Declara que, conforme estudiosos do Direito de Família, é competência da Vara de Família julgar ações de união homossexual. A homossexualidade sempre existiu, não tem como negar. A Constituição Federal veda qualquer forma de discriminação e, no campo legislativo, a opção religiosa é respeitada, mas a sexual ainda sofre discriminação. Para Ana Cristina, temos muito o que caminhar, mas o reconhecimento dessas uniões pelo ordenamento positivo (escrito na lei) é inevitável. “A sociedade deve ser mais tolerante e aceitar que existem diferenças, mas que ninguém deve ser discriminado por isso”, conclui.

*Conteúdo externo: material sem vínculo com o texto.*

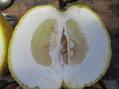 鬼柚子パパレード製造中1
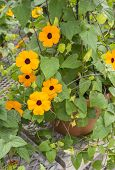 picture of planters  - Blackeye Susan Flowers in a Planter in the Nursery - JPG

JUSTO – Maria Luíza considerou a decisão como justa e devida, porque os homossexuais não podem ser tratados de forma marginalizada e qualquer discriminação afrontaria a Constituição Federal. “Nada mais fiz que a justiça. É uma decisão verdadeira, porque o ordenamento jurídico não pode fechar os olhos para a realidade”, diz. A ação, proposta por um homossexual que foi excluído da lista de herdeiros por iniciativa dos filhos de seu companheiro, havia sido distribuída, primeiramente, para a 1ª Vara Cível de Goiânia. O juiz Lusvaldo de Paula Silva declinou do feito com base em jurisprudência e sob o entendimento de que a competência para apreciar e julgar ação declaratória de sociedade de fato – mesmo entre homossexuais – é das varas de família. A decisão é passiva de recurso.